6. Asli müdahil ... adli yardım talebini de içeren temyiz dilekçesinde; dava konusu 713 parsel sayılı taşınmazın mirasbırakanı Hamit Tay ve müştereklerine ait olduğunu, muris ve müştereklerinin çekişmeli taşınmazı 50-60 yıl tarım arazisi olarak kullandıklarını, bu hususta zilyetliği doğrular mahiyette Baskil Asliye Hukuk Mahkemesinin 17.11.1950 tarih ve 1950/13 Esas sayılı ilamının bulunduğunu, dava konusu taşınmazın nehir yatağı niteliğinde olmadığını, yalnızca 1971 yılına ait hava fotoğrafının incelenmesi suretiyle karar verilmesinin isabetsiz olduğunu, farklı tarihlere ait en az iki adet hava fotoğrafının tetkiki sonucunda doğru sonuca varılabileceğini belirterek hükmü adli yardım talepli olarak temyiz etmiştir.
C. Gerekçe
1. Uyuşmazlık ve Hukuki Nitelendirme
Dava, tapu kütüğü terkin edilen taşınmazın mülkiyetinin davacılar ve asli mühahiller lehine tespiti istemine ilişkindir.
2. İlgili Hukuk
3402 sayılı Kadastro Kanunu'nun 14. ve 17. maddeleri,
4721 sayılı Türk Medeni Kanunu’nun 713. maddesi.
3.Değerlendirme
1.Bölge adliye mahkemelerinin nihai kararlarının bozulması 6100 sayılı Kanun'un 371. maddesinde yer alan sebeplerden birinin varlığı hâlinde mümkündür.

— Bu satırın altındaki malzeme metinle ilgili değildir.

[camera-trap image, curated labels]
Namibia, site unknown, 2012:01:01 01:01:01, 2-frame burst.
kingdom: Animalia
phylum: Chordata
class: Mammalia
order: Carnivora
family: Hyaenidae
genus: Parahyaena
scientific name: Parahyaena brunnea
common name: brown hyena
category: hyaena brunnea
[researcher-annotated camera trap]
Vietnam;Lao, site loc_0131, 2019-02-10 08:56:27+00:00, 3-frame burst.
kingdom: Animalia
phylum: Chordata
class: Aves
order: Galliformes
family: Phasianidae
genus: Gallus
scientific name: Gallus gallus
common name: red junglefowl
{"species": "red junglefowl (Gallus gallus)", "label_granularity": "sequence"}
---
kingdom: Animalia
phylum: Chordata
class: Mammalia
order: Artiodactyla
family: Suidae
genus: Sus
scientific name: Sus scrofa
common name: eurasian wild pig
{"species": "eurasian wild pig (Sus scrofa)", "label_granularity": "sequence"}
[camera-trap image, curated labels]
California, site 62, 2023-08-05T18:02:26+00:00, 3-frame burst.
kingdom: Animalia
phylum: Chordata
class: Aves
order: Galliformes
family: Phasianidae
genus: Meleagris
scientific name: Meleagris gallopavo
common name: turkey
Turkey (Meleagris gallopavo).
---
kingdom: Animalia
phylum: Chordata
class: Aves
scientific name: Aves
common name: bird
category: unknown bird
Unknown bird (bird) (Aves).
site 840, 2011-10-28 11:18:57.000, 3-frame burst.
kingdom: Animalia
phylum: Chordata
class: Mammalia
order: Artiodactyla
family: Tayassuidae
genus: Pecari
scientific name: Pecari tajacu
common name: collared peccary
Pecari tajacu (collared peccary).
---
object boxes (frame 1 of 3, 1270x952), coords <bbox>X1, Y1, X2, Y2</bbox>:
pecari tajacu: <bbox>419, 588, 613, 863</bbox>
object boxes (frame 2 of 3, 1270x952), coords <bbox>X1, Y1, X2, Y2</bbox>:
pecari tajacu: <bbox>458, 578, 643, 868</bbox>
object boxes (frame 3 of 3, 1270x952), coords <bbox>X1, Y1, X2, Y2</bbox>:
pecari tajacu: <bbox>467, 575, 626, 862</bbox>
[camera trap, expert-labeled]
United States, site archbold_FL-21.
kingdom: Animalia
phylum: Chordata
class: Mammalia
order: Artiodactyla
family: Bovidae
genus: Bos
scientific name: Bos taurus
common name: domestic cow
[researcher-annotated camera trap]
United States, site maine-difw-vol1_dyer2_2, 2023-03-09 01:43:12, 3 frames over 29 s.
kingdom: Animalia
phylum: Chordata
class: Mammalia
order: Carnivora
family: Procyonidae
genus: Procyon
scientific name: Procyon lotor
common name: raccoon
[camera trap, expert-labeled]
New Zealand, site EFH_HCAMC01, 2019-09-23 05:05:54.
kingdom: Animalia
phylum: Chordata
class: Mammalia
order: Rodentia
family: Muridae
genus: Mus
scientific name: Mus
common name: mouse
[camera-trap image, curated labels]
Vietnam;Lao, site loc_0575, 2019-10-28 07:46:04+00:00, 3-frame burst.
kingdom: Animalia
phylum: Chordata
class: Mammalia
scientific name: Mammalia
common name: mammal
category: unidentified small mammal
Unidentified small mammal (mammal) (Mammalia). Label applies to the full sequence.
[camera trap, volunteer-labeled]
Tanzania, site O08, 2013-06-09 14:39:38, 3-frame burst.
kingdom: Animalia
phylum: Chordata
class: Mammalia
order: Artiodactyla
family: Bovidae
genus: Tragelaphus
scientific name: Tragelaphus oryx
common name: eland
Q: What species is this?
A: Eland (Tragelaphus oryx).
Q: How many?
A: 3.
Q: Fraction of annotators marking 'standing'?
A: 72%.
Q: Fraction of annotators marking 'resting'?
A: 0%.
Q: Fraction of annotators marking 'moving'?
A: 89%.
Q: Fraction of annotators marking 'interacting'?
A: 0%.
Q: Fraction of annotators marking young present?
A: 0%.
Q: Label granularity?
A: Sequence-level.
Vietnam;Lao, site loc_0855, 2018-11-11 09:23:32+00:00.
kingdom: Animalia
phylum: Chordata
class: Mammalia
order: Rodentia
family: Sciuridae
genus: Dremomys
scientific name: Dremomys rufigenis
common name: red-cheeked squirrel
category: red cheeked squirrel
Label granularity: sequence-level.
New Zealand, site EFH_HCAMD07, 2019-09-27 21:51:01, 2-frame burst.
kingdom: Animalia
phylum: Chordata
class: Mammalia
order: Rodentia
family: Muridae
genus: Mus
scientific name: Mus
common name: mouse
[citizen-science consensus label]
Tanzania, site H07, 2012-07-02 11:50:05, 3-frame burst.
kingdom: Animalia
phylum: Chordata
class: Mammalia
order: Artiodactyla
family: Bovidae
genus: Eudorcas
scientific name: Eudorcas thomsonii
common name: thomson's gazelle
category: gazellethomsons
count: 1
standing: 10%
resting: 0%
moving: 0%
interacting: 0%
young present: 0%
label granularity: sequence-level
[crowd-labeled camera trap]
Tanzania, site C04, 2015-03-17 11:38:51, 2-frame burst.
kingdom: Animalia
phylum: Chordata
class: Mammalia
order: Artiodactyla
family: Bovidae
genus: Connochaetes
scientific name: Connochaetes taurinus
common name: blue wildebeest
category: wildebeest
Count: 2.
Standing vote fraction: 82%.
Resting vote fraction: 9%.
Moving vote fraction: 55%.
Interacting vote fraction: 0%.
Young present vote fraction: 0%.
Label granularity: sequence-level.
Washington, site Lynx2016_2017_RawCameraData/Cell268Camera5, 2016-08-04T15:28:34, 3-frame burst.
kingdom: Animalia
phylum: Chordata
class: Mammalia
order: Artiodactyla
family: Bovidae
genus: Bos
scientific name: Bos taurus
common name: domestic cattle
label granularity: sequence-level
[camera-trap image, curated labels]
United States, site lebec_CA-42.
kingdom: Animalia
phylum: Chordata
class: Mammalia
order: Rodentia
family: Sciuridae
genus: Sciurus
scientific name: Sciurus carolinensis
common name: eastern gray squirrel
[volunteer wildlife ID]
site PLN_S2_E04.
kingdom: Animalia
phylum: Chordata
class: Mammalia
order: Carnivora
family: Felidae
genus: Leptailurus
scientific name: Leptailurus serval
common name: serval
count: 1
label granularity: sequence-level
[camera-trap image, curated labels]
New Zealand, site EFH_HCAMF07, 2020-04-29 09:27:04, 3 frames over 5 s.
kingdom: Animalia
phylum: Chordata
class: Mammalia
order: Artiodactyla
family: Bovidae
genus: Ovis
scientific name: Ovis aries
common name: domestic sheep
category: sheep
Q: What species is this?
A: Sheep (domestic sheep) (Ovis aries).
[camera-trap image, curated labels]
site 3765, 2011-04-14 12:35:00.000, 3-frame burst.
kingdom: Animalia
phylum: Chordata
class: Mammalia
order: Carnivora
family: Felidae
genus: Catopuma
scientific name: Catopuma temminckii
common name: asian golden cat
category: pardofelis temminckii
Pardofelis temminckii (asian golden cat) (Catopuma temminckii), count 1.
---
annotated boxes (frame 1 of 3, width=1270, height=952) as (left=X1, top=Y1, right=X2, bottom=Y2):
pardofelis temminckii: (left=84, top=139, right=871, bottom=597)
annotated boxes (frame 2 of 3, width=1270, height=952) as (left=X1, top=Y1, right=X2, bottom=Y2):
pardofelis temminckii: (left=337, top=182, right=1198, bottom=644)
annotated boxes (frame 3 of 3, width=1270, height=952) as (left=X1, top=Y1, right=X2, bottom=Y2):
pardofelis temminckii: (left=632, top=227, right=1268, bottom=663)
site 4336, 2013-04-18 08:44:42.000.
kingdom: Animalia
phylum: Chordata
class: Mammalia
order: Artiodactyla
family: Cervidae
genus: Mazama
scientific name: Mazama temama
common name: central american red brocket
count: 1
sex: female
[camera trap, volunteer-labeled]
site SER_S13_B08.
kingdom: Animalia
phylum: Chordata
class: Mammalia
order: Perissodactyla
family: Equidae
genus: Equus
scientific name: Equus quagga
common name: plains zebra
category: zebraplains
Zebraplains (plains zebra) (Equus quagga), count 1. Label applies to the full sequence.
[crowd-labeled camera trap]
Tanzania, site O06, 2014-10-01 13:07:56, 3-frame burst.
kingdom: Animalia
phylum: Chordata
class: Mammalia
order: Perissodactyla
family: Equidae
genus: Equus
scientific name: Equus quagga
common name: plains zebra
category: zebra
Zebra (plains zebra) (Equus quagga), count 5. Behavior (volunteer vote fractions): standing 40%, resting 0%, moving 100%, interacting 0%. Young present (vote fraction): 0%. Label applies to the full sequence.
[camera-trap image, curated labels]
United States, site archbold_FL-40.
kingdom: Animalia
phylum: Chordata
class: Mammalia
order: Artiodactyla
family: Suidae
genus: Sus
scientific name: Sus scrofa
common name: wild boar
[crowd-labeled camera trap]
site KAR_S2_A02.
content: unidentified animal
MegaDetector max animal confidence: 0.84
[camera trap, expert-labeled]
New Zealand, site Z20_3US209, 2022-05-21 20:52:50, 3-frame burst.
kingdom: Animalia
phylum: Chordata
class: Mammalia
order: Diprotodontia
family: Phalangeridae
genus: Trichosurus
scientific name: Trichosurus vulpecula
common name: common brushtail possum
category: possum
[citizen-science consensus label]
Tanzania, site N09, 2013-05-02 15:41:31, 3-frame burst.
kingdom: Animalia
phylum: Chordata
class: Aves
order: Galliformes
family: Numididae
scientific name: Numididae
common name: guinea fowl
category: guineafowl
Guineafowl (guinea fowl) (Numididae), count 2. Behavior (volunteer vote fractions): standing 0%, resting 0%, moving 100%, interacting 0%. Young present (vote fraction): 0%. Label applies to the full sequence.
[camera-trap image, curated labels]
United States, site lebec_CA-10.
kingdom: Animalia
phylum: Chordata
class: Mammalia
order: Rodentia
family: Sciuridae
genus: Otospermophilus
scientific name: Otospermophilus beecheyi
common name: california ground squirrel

2.Kadastro sonucunda Malatya ili, ... ilçesi, ... köyü çalışma alanında bulunan 713 parsel sayılı taşınmaz ham toprak vasfıyla Hazine adına tespit ve tescil edilmiş, bilahare baraj suları altında kaldığından, hükmen kütüğü kapatılarak tapudan terkin edilmiş; davacılar, çekişmeli taşınmaz hakkında irsen intikal ve kazandırıcı zamanaşımı zilyetliğine dayanarak mülkiyetin tespiti isteğinde bulunmuş, Mahkemece yazılı gerekçe ile davanın reddine hükmedilmiştir.
3.6100 sayılı HMK’nın 336/3 ve 334. maddeleri gereğince, talebini belgelendiren asli müdahil ...'ın yerinde bulunan adli yardım talebinin kabulüne karar verilmiştir.
4.Temyizen incelenen karar, tarafların karşılıklı iddia ve savunmalarına, dayandıkları belgelere, uyuşmazlığa uygulanması gereken hukuk kuralları ile hukuki ilişkinin nitelendirilmesine, dava şartlarına, yargılama ve ispat kuralları ile kararda belirtilen gerekçelere göre usul ve kanuna uygun olup bir kısım asıl dava davacıları ... ve diğerleri ile birleştirilen davanın davacıları ... ve diğerleri vekili, birleştirilen davanın davacıları ... ve diğerleri vekili, bir kısım asli müdahiller ... ve diğerleri vekili, bir kısım asli müdahiller ... ve diğerleri vekili, bir kısım asli müdahiller ... ve diğerleri vekili ile asli müdahil ... tarafından temyiz dilekçesinde ileri sürülen nedenler kararın bozulmasını gerektirecek nitelikte görülmemiştir.
VI. KARAR
Açıklanan sebeplerle;
1.Asli müdahil ...'ın adli yardım talebinin kabulüne,
2.Temyiz edenlerin temyiz itirazlarının reddi ile temyiz olunan Bölge Adliye Mahkemesi kararının 6100 sayılı Kanun'un 370. maddesinin birinci fıkrası uyarınca ONANMASINA,
Aşağıda yazılı 368,30'ar TL bakiye onama harcının hükmü temyiz edenlerden ayrı ayrı alınmasına,
Asli müdahil ... kararı adli yardım talepli temyiz ettiğinden ve adli yardım talebi kabul edildiğinden; başlangıçta alınmayan 886,80 TL temyiz başvuru harcı ile 427,60 TL onama harcının temyiz eden asli müdahil ...'dan alınmasına,
Dosyanın İlk Derece Mahkemesine, kararın bir örneğinin Bölge Adliye Mahkemesine gönderilmesine,
24.09.2024 tarihinde kesin olmak üzere oy birliğiyle karar verildi.